After reading an article on Care2 about how, though most women say they would confront someone who made sexist remarks and take them to task, many actually don't. A Forbes Woman article refers to a study done among women: the majority of respondents originally claimed they would not answer sexist questions in a job interview, while 28% of them said they would actually confront the person. However, when these respondents were interviewed and crunch-time came, every single one of the women answered the offensive question. No one confronted the interviewer either.

I am sort of embarrassed to admit that I have never once taken anyone to task about a sexist comment - aside from my hubby - and I'd like to blame that on the fact that I am shy and prefer no confrontations in general. My work life is the same and, even more embarrassingly, I find myself complicit in these remarks. I smile at them - and shake my head that there are still people who hold those beliefs - and though inwardly I'm enraged that people can even suggest that the receptionist we hire must wear a short skirt every day as a prerequisite or any other such sexist comment, I laugh it off and shrug. "Silly men", I think, but isn't it really me who is being silly?

If there is no one to stand up to these comments, then will they not prosper?

It might be heartening to know that the Forbes Woman article claims that another study, at Loyola University in Chicago, which found that men who are confronted on their sexist comments are nicer to their confronter, even to the point of liking them, while those who remained silent were not as well liked.
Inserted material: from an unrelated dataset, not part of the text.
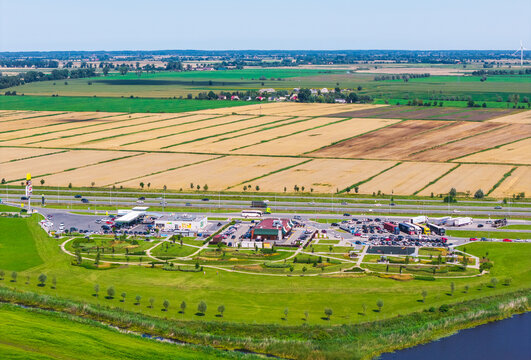Nowy Dwor Mazowiecki, Poland - 02 August 2026: Aerial view of Droga Ekspresowa S7 highway service area with parking, restaurant facilities, and surrounding agricultural fields.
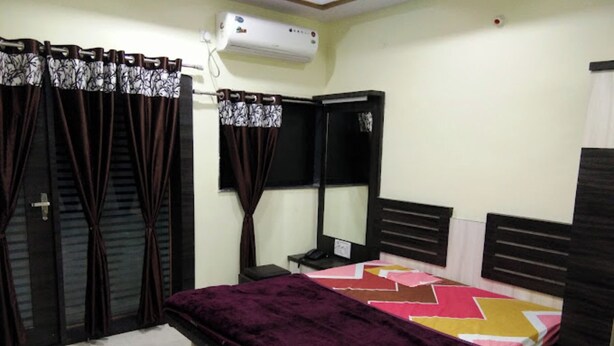 Une chambre à coucher avec un lit, une table de chevet, une commode et une fenêtre avec des rideaux.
The men also lessened their use of sexist language.

The problem I have with personally taking someone to task for their comment is that sometimes such a conversation leads nowhere. The person whom you are confronting needs to be someone who already shows you some respect - because otherwise they really don't care what you think. A debate such as this could also lead to an uncomfortable workplace, because we all know what office politics are like.< Do you have such an experience, and what do you think is the solution?